What is your favorite memory from your trips to Haiti?

This is a particularly hard question because I have many great memories from Haiti. If I had to choose one memory, it would probably be a moment I had on my flight to Port-au-Prince in December 2015. I was working on my Haitian Creole and initiated some small talk with a man named Ernso who was sitting next to me. My Creole was probably pretty unintelligible at the time, but this didn’t matter to him–he was so enamored that I was learning Creole that he put his arm around me with teary eyes and said, “You are my friend, because we speak the same language--the language of my people!”

What is your biggest take away from the experiences that you have had with YSI?

My understanding of service work and global health has matured greatly since my time with YourStory International. I always knew that cultural competency was important to helping international communities, but I had no idea how pervasively important it was. In fact, I began to realize how attempts to help communities can do just the opposite if done in a manner that is not culturally relevant.

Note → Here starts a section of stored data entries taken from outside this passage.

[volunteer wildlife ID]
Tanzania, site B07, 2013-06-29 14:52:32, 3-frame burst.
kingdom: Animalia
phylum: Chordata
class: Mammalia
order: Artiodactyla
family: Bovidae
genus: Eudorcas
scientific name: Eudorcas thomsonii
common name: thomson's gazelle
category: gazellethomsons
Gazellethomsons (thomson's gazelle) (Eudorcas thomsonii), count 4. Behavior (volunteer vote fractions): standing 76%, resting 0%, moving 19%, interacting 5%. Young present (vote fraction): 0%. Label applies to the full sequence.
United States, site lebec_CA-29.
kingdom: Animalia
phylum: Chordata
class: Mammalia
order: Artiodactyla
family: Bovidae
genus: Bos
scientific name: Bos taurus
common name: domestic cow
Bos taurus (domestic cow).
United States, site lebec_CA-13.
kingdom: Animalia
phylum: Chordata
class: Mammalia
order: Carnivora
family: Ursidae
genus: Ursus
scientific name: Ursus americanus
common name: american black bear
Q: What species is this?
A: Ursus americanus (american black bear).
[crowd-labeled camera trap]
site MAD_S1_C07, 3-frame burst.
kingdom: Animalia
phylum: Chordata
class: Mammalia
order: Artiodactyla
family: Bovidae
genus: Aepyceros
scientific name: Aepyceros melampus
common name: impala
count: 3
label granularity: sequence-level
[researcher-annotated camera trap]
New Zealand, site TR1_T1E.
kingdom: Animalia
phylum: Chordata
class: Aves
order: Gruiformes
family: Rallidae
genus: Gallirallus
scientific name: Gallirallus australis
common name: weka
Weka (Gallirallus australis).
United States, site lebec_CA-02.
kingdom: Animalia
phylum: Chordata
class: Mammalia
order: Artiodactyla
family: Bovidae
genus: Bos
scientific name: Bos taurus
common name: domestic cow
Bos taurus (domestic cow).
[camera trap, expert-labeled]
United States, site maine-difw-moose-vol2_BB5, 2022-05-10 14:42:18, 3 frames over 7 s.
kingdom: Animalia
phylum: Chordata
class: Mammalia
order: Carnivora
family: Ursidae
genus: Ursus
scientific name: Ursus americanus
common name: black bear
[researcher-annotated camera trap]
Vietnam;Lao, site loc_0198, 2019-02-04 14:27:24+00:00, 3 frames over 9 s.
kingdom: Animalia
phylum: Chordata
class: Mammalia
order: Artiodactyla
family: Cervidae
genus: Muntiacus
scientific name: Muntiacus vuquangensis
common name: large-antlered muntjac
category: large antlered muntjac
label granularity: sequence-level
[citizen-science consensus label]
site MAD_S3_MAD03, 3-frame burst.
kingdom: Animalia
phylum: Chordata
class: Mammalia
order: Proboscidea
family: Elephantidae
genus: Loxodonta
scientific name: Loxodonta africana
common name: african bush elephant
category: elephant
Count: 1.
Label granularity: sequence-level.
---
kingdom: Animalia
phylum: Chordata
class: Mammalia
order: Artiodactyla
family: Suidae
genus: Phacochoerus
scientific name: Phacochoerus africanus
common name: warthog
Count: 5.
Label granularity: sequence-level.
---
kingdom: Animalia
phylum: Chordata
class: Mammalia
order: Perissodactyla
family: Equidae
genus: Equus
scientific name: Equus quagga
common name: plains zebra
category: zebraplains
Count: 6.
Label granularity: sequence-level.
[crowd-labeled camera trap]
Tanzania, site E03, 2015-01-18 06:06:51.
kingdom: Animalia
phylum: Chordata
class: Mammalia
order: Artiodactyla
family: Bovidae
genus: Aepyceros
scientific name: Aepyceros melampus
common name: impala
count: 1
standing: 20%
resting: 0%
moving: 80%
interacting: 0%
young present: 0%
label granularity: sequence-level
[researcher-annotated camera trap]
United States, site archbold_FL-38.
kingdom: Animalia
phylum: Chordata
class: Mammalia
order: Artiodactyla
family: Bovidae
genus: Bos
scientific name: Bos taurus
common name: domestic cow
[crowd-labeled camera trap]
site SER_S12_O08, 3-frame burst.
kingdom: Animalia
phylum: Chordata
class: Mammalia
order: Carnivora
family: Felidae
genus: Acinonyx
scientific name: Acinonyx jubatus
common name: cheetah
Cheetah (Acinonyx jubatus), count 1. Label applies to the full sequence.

What is something that you think others should know about either YSI or Haiti?

The biggest difference between YSI and other aid organizations is the time and care that we take gathering local perspectives on where we can best direct our efforts. Although funding for our efforts is limited, we are able to accomplish more and make greater impacts than organizations many times our size. This is because of the personal relationships we work hard to build with the people we serve and the long hours that all of our volunteers put into ensuring the long term success of our initiatives.